WRITTEN EXERCISE
Make an exact copy of the entries below with the pictures removed.

Items from a data source
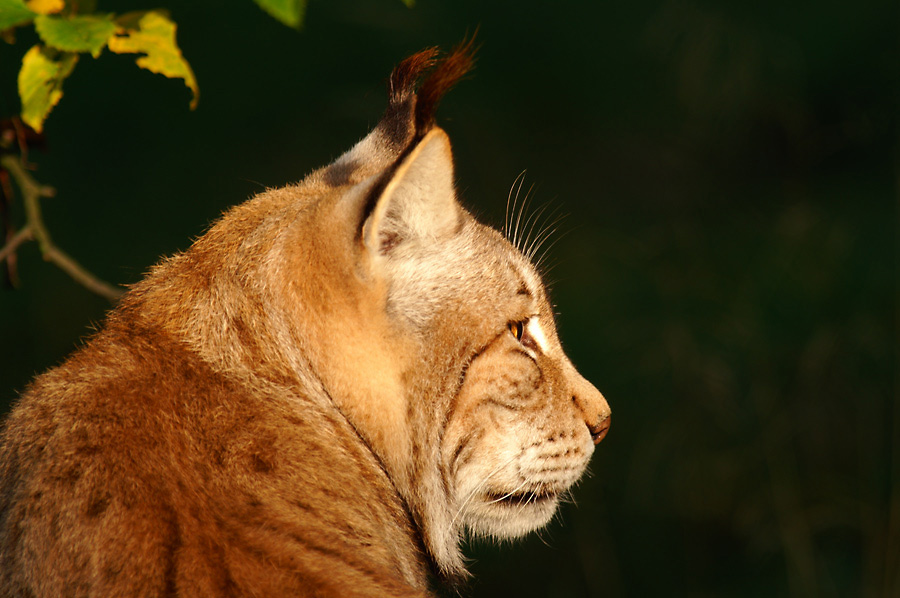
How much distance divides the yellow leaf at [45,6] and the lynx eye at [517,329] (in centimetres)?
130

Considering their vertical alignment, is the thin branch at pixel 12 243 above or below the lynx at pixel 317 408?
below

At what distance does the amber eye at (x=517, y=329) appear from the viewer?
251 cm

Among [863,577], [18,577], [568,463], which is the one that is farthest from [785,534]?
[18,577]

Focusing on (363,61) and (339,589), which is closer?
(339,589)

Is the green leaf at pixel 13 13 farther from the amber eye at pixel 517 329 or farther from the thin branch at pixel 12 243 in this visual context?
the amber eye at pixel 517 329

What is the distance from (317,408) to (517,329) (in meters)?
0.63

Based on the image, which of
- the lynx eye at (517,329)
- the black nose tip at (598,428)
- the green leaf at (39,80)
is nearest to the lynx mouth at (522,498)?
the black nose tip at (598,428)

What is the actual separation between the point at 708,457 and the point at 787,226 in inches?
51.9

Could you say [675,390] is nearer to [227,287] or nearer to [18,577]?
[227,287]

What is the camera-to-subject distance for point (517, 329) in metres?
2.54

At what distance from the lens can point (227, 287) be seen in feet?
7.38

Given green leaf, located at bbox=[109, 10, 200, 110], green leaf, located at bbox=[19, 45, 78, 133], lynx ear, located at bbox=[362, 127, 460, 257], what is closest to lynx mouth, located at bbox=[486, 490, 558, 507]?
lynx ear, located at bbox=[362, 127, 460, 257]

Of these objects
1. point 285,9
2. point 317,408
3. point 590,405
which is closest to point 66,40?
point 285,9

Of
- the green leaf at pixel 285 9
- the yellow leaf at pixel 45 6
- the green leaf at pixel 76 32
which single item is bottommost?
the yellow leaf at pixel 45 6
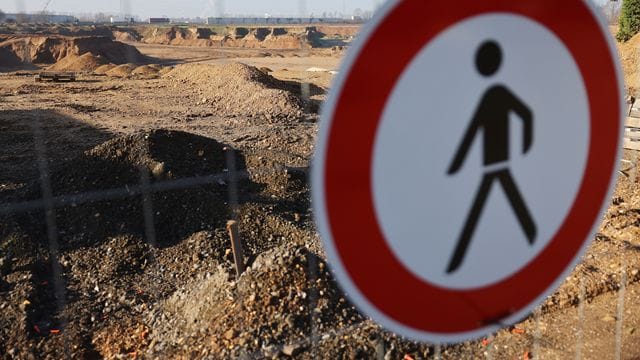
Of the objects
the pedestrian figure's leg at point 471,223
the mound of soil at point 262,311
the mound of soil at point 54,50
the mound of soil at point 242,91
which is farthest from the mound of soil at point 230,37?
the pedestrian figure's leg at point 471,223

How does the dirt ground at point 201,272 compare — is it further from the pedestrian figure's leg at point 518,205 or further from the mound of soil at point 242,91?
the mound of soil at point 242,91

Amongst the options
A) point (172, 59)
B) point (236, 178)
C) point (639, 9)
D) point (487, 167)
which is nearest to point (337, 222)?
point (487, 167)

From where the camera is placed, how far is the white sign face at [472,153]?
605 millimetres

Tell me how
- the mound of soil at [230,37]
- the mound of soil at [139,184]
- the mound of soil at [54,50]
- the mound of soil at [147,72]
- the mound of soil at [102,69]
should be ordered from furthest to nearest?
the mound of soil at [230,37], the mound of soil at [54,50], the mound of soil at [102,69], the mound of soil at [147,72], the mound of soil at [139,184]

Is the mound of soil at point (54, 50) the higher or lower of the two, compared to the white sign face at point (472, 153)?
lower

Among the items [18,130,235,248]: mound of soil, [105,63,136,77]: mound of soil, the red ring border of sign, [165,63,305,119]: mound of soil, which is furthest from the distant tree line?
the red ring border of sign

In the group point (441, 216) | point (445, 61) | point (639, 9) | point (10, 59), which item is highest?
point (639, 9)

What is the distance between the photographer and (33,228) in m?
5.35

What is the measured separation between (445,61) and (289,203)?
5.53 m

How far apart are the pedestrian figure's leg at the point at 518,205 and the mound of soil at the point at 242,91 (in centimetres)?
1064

SOLUTION
How much distance divides the yellow leaf at [45,6] and the lynx eye at [517,329] (in centimetres)?
130

Considering their vertical alignment, is the thin branch at pixel 12 243 above or below the lynx at pixel 317 408?
below

At what distance does the amber eye at (x=517, y=329) appear from the viewer?
251 cm

Among [863,577], [18,577], [568,463], which is the one that is farthest from [785,534]?
[18,577]

Focusing on (363,61) and (339,589), which is closer?
(339,589)

Is the green leaf at pixel 13 13 farther from the amber eye at pixel 517 329 or farther from the thin branch at pixel 12 243 in this visual context?
the amber eye at pixel 517 329

What is the distance from (317,408) to (517,329) (in meters)?
0.63

Based on the image, which of
- the lynx eye at (517,329)
- the black nose tip at (598,428)
- the green leaf at (39,80)
is nearest to the lynx mouth at (522,498)?
the black nose tip at (598,428)

What is the actual separation between the point at 708,457 and the point at 787,226 in inches?
51.9

Could you say [675,390] is nearer to [227,287] or nearer to [18,577]?
[227,287]

What is the camera-to-subject distance for point (517, 329) in metres?
2.54

At what distance from the lens can point (227, 287) be seen in feet?
7.38

Given green leaf, located at bbox=[109, 10, 200, 110], green leaf, located at bbox=[19, 45, 78, 133], lynx ear, located at bbox=[362, 127, 460, 257], what is closest to lynx mouth, located at bbox=[486, 490, 558, 507]?
lynx ear, located at bbox=[362, 127, 460, 257]

Of these objects
1. point 285,9
2. point 317,408
3. point 590,405
which is closest to point 66,40?
point 285,9

Of
- the green leaf at pixel 285 9
- the yellow leaf at pixel 45 6
- the green leaf at pixel 76 32
which single item is bottommost?
the yellow leaf at pixel 45 6
Of the objects
the pedestrian figure's leg at point 471,223
the mound of soil at point 262,311
the mound of soil at point 54,50
the mound of soil at point 242,91
which is farthest from the mound of soil at point 230,37?
the pedestrian figure's leg at point 471,223

How does the dirt ground at point 201,272 compare — is it further from the pedestrian figure's leg at point 518,205 or further from the mound of soil at point 242,91?
the mound of soil at point 242,91

Amongst the options
A) point (172, 59)
B) point (236, 178)
C) point (639, 9)
D) point (487, 167)
which is nearest to point (337, 222)?
point (487, 167)

From where the camera is placed, how far is the white sign face at [472,153]?
605 millimetres

Tell me how
- the mound of soil at [230,37]
- the mound of soil at [139,184]
- the mound of soil at [54,50]
- the mound of soil at [147,72]
- the mound of soil at [102,69]
should be ordered from furthest to nearest?
the mound of soil at [230,37], the mound of soil at [54,50], the mound of soil at [102,69], the mound of soil at [147,72], the mound of soil at [139,184]

Is the mound of soil at point (54, 50) the higher or lower of the two, compared to the white sign face at point (472, 153)?
lower

Among the items [18,130,235,248]: mound of soil, [105,63,136,77]: mound of soil, the red ring border of sign, [165,63,305,119]: mound of soil, which is furthest from the distant tree line?
the red ring border of sign

In the group point (441, 216) | point (445, 61) | point (639, 9) | point (10, 59), which item is highest?
point (639, 9)

What is the distance between the photographer and (33,228) in m?
5.35

What is the measured separation between (445,61) and (289,203)?
5.53 m

How far apart are the pedestrian figure's leg at the point at 518,205 and the mound of soil at the point at 242,91 (in centimetres)?
1064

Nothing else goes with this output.